A far-right Slovak politician disrupted a performance of Irish playwright Elaine Murphy's play, 'Little Gem', at a village in northern Slovakia last Sunday.
Video footage of the incident shows Štefan Kuffa, who is Slovakia’s secretary of state for the environment, interrupting an outdoor performance of the play in the village of Malá Franková and demanding that parents leave with their children.
"I'm waiting for all the children to leave," Mr Kuffa tells an audience of a few dozen people, most of whom were adults.
Mr Kuffa is a member of the ultra-nationalist Slovak National Party, which is the smallest party in Slovakia's three-party populist coalition government.
'Little Gem' was originally performed at the Dublin Fringe Festival in 2008 and went on to receive widespread critical acclaim. The play has been translated into numerous other languages and performed internationally.
Ms Murphy's humorous play tells the story of three generations of Dublin women from the same family who recount stories of love and loneliness.
The Slovak-language version of Ms Murphy’s play is performed by the country's Košice National Theatre under the title of 'My Baby’.
The theater describes the production as suitable for audiences aged 18 and over. In the video of the incident, a small number of children can be seen in the audience or nearby.
The incident was first reported by Lukáš Marhefka, the editor of Zamagurské Noviny, an independent Slovak news outlet, who had been attending the performance.
"Mr Kuffa, after seeing only a few minutes of the performance, interrupted the performance and appealed to the audience for all the children to leave," Mr Marhefka told RTÉ News.
"He said that he would keep standing there until all the children left the performance to make sure they would 'not watch those perverts'," said Mr Marhefka.
"Some people from the audience, including myself, objected and asked him to stop interrupting the performance and to leave."

Mr Kuffa later released a video in which he said: "We had a beautiful evening, there was a cultural event and a holy mass. At the end of the evening, they played a perverted film where there were children on stage."
The disruption ended after the mayor of the village escorted Mr Kuffa away and the performance of the play was later completed at the request of the audience.
In a statement issued to RTÉ News, Slovakia's Košice National Theatre said that the festival organisers had not indicated the suitability of the content for different ages and had apologised to the theatre.

■ **EXERCISE PROMPT**: Please continue the news report about the disrupted performance of 'Little Gem' in Slovakia, picking up right after its final sentence.

Records from a data collection:
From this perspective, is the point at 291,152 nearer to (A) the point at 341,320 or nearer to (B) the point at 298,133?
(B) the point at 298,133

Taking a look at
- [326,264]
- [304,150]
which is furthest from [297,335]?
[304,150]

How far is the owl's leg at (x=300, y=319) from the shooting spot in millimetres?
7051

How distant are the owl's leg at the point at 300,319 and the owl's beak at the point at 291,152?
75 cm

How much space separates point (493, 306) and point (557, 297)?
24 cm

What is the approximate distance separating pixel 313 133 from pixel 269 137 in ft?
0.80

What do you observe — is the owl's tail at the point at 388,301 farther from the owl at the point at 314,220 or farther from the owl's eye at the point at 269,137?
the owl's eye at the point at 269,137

■ **RESULT**:
"However, the situation did not justify anyone to intervene in the performance and start expelling spectators from the cultural event," reads the statement.
"If the State Secretary of the Ministry of the Environment of the Slovak Republic, Štefan Kuffa, had doubts about the suitability of the performance for minors, he should have informed the organisers."
The statement also reads that it is up to parents "to decide whether a given performance is suitable for their children" and that Mr Kuffa "began to arbitrarily deal with the situation".
Slovakia's deputy prime minister Tomáš Taraba has supported Mr Kuffa's actions, writing on Facebook yesterday that "progressive actors" had "played a perverse show full of LGBT+ scenes and inappropriate vocabulary".
The incident comes amid efforts by Slovakia's populist coalition government to assert greater control over public media and establish a nationalist, conservative agenda in the arts.
In July, the country's Prime Minister Robert Fico, who survived an assassination attempt last May, said that Slovakia and Europe needed "to build a huge dam against nonsensical, progressive and liberal ideologies", which, he said, were "spreading like cancer".
Earlier this month, Slovakia's culture minister Martina Šimkovičová sacked the directors of the Slovak National Theatre and Slovak National Gallery, citing that they had taken part in "political activism".
Thousands of Slovaks protested in the capital Bratislava last week against the dismissals and called on Ms Šimkovičová to resign.